Such variations are numerous. Of course, to type a text changing words in this way, is difficult. But for certain words - those which are caught by filters - this method can be used [5].


Phonetics

Usually, a national filter "catches" the words in the language, which is predominantly used by residents of the country. Sometimes also in the language, which is highly distributed or used on web sites (English, French). Of course, one can say with certainty as to the accuracy of programmed filter. But to come closer to understanding that can be used phonetically similar words [6]. This method is most suitable, if you use a script that differs from accepted in your country (e.g. Latin, instead of Russian).


Jargon

The use of jargon in the text can be put to a standstill an outside reader. Distorted sense of informal and slang can hide the contents of the letter. It is better to choose the words that keep the text-"carrier" in the clear, readable form, even if taken jargon "as it is" [7]. The list of options is limited by concepts that are familiar to all participants of the correspondence.

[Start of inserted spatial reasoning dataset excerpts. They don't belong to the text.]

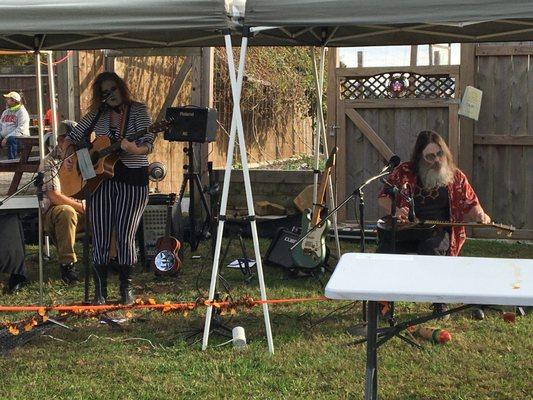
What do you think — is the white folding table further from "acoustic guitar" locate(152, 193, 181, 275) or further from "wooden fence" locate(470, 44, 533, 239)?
"wooden fence" locate(470, 44, 533, 239)

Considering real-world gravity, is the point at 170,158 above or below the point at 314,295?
above

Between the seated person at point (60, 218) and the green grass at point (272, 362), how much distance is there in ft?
4.32

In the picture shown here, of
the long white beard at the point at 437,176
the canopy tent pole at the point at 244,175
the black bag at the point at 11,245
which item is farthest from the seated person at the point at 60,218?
the long white beard at the point at 437,176

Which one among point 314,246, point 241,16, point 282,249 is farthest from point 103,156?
point 282,249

Figure 1 - Scheme of sections linguistic steganography

Figure 1 - Scheme of sections linguistic steganography

Hidden coding

This is a special case of hiding the text in an accessible message. Sometimes the technique is quite simple.

The advantage of this method is that the "message-container" preserves semantic wholeness as a letter to one person to another, does not cause suspicion, and not forced to look for any different meaning in it [8].

Another type of hidden code is to use a special formula for the allocation of hidden messages from the message-container [9].

In July 2007 there was ECIW 2007 - the sixth European conference on information warfare and information security. It was attended by speakers from Europe itself, and from various NATO countries, as well as Israel, Malaysia and China. In addition to discussing issues of global economic security, combating terrorism, psychological operations and propaganda of modern methods of protection and destruction of infrastructure in military conflicts, was considered by some interesting reports on cryptography and steganography.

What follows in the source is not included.